Advantages (Cat.# HT050)
- Proofreading 3’ – 5’ exonuclease activity
- High Fidelity
- Recombinant sourced Taq DNA Polymerase
- Format: 500 U
- Amplification: genomic targets up to 10 kb
- Storage: -20ºC for extended periods
- Shipping: 2-8ºC (dry ice is not required)
- 3' – 5' Exonuclease Proofreading Ability: YES
- 5' – 3' Exonuclease Activity: YES
Full-length Gene Amplification, Gene Mutation Detection, L-PCR, PCR-ELISA
HiFi Taq DNA Polymerase is expressed and purified from an E. coli strain which carries the Taq DNA Polymerase gene from Thermus aquaticus.
Storage Buffer: 20 mM Tris-HCl, pH8.8, 0.1 mM EDTA, 1 mM DTT, 1.0% Triton X-100, 50% Glycerol.
10X PCR Buffer: 100 mM KCl, 20 mM MgSO4•7H2O, 200 mM Tris-HCl, pH8.8, 1.0% Triton X-100, 100 mM (NH4)2SO4, 1 mg/ml BSA. KCl and (NH4)2SO4 are included in 10X PCR Buffer in order to both increase annealing temperature range and increase varying Mg2+ concentration tolerance.

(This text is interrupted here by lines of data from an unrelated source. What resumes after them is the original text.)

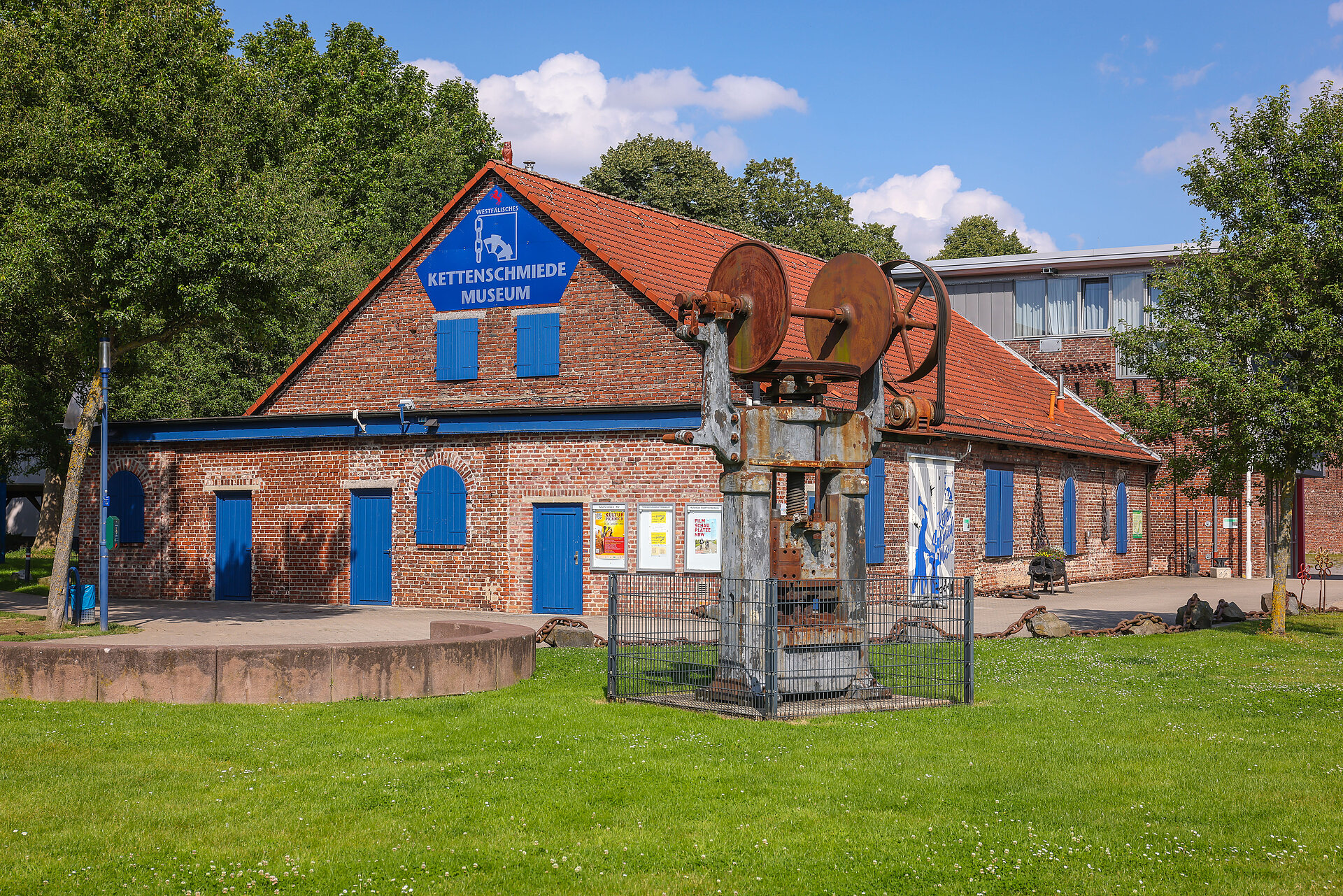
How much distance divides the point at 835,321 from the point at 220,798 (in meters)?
6.83

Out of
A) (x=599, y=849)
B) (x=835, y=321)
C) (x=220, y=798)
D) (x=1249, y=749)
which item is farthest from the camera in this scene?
(x=835, y=321)

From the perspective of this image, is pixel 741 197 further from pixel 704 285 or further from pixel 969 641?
pixel 969 641

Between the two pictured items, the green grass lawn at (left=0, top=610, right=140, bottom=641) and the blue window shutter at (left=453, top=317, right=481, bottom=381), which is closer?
the green grass lawn at (left=0, top=610, right=140, bottom=641)

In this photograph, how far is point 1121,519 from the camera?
32562 mm

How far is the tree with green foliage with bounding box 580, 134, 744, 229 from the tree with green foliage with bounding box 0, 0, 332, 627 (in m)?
27.6

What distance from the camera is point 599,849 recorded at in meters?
6.58

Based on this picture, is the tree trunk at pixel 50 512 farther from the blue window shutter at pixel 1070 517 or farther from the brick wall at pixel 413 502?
the blue window shutter at pixel 1070 517

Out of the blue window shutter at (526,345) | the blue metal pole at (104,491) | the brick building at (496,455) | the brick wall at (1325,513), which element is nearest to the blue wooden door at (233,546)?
the brick building at (496,455)

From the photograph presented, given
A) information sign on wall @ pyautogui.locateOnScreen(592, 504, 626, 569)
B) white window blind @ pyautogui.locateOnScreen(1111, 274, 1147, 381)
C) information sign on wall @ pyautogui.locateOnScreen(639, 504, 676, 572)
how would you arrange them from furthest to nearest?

One unit catalyzes the incorporation of 10 nmol of dNTP into acid insoluble form in 30 minutes at 70ºC.
The quality of HiFi Taq DNA Polymerase is tested on a lot-to-lot basis according to Geneaid's ISO-certified quality management system. PCR is used to ensure consistent amplification of genomic targets using HiFi Taq DNA Polymerase.